Lindsay Grant, in full-length black gown, and Chris Baty, looking very Philip Marlowe, greeted me with generous noblesse oblige smiles. Behind them, knots of elegantly turned out writers in fishnet hose, peplumed suits and fascinators chatted in bright-eyed animation. And that was just the men.
There were marble floors and a roaring fire surrounded by a hearth bearing the words, "Let Friendship Warm Thee." I grabbed my welcome packet and slunk past twenty gumshoes in trench coats and fedoras. In the bar area, I searched the crowd for other morons like me, dressed in what we wear to Starbucks to write on a Tuesday morning. I found them-- more than a handful-- and stuck like glue.
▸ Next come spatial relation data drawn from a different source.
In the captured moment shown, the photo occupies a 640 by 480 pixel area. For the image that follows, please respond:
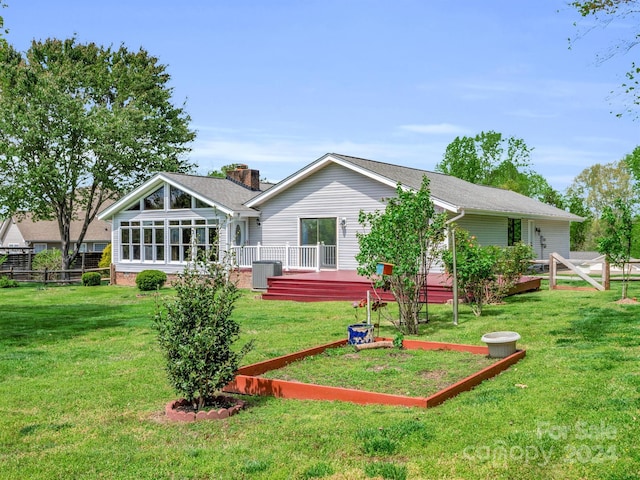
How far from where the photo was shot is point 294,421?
6.49 meters

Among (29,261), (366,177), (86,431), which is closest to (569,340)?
(86,431)

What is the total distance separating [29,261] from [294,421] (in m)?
39.3

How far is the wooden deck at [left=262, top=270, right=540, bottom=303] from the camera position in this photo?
1805 centimetres

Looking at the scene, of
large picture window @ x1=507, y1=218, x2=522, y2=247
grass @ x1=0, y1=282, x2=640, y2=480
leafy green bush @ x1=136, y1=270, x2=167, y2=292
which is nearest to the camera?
grass @ x1=0, y1=282, x2=640, y2=480

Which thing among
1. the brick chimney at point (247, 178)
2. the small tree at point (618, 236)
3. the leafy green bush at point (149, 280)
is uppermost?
the brick chimney at point (247, 178)

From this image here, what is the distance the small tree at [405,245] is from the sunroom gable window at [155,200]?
18563 mm

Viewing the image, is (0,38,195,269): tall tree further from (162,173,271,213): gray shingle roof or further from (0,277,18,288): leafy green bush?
(162,173,271,213): gray shingle roof

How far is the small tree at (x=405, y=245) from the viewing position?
1174 centimetres

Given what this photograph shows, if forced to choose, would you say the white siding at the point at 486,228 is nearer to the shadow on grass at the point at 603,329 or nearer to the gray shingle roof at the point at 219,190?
the gray shingle roof at the point at 219,190

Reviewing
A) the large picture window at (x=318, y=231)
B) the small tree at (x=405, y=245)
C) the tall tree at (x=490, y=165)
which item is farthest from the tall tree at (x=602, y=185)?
the small tree at (x=405, y=245)

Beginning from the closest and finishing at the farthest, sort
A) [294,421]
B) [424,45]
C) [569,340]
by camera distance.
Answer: [294,421]
[569,340]
[424,45]

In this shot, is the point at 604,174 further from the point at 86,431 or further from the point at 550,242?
the point at 86,431

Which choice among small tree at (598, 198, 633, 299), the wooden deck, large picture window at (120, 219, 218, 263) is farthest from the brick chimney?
small tree at (598, 198, 633, 299)

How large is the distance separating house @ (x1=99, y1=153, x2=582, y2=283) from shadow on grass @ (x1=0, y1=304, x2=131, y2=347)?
592cm
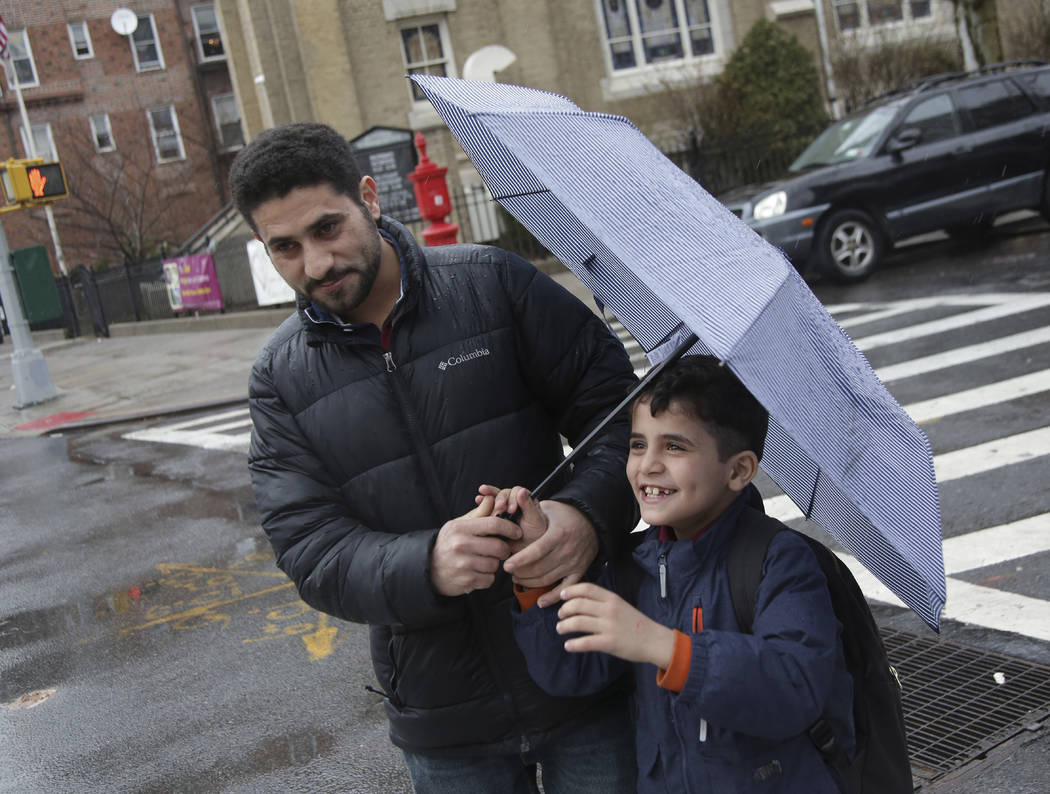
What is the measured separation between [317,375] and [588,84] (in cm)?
2382

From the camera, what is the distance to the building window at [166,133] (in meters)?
40.0

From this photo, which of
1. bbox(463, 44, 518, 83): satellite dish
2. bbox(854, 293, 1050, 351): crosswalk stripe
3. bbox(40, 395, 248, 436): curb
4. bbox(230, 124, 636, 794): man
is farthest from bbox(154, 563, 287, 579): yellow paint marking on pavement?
bbox(463, 44, 518, 83): satellite dish

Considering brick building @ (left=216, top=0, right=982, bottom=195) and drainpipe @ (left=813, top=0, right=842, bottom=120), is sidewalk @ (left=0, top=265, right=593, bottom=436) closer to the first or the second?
brick building @ (left=216, top=0, right=982, bottom=195)

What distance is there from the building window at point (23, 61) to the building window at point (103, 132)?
88.3 inches

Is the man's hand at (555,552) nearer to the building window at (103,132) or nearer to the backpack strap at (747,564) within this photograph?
the backpack strap at (747,564)

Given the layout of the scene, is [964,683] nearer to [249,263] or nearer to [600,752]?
[600,752]

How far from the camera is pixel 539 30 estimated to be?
2442 cm

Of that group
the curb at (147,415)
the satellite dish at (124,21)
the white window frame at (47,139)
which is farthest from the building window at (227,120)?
the curb at (147,415)

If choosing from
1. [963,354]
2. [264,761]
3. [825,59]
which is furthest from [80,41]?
[264,761]

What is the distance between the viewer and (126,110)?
3988cm

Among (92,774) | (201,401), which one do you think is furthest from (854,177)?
(92,774)

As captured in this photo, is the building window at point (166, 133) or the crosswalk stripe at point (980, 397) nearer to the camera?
the crosswalk stripe at point (980, 397)

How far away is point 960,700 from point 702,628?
2337 mm

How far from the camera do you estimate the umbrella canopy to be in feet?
5.95
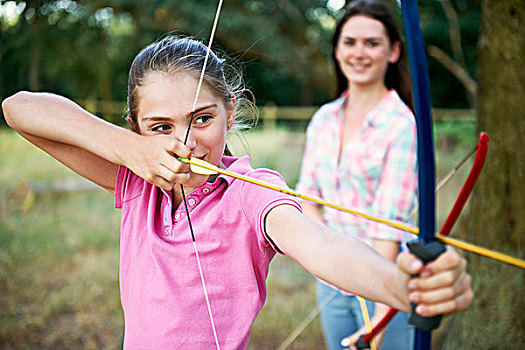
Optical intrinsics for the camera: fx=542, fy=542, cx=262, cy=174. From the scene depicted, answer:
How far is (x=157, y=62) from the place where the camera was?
104cm

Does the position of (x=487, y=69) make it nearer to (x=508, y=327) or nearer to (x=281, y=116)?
(x=508, y=327)

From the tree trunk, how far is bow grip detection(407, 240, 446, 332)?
1553 mm

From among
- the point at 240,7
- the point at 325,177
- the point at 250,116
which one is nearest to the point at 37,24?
the point at 325,177

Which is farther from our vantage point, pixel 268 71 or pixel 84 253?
pixel 268 71

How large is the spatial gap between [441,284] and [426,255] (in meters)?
0.04

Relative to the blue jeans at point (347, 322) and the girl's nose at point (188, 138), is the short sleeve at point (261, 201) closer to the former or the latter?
the girl's nose at point (188, 138)

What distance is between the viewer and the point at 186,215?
1036 mm

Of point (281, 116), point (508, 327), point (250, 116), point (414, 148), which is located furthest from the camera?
point (281, 116)

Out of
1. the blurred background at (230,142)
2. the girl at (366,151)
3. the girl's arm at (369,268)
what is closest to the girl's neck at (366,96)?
the girl at (366,151)

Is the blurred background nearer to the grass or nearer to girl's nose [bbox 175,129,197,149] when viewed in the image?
the grass

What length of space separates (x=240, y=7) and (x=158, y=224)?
18.5 ft

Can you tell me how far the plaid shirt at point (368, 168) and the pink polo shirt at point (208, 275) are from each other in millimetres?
654

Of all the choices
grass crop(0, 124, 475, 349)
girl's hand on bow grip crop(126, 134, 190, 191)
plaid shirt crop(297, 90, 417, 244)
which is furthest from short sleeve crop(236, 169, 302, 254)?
plaid shirt crop(297, 90, 417, 244)

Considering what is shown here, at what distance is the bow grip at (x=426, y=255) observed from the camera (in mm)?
626
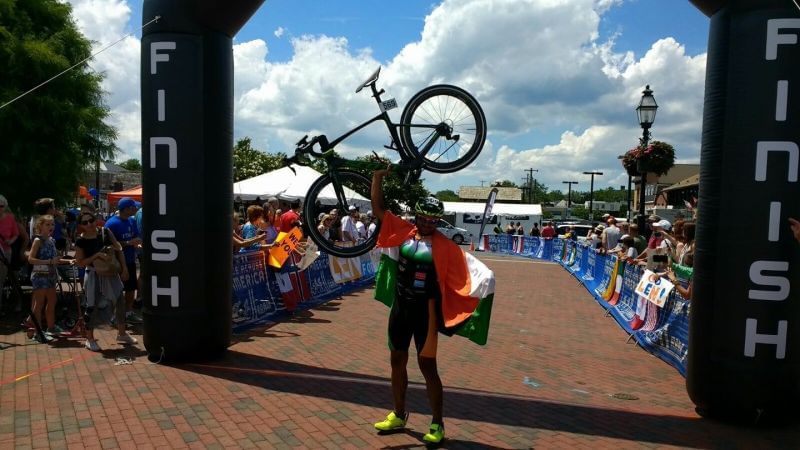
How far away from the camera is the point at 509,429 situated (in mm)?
5273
Drowning my wardrobe sorrows in drink seemed appropriate, so, with my right hand, I signaled the barkeep for a Cosmonovelton while I reached for a bacon-wrapped shrimp with my left. Next, I'd try a Noveltini.
The bartender shook his head, and gave a warning grimace.
"Don't do it. They're foul. Have a Lemondrop instead."
I go with local knowledge, so a Lemondrop it was. By the time they let us into the ballroom at 5PM sharp, I was dressed in a backless velvet gown, over-the-elbow red satin gloves, stiletto heels and pearls. I staked my claim near the candy buffet (come on, people, priorities-- PRIORITIES!), and crept under my chosen table, trying to connect my laptop to the power source. It took some time. While I was down there, with my backside hanging out from beneath the black taffeta, floor-length tablecloth, I made friends and influenced not a few people.
I ran into Andrew Turner, wearing a victor's crown (one more obnoxious 50,000 word guy) and he introduced me to about thirty of his closest NaNoWriMo friends.
By 11PM, I had run out of charm and my fingers were but bloody stumps. I descended in the heavily ornamented elevators to the street, tired but satisfied, where my chariot waited. Can't wait to go again next year.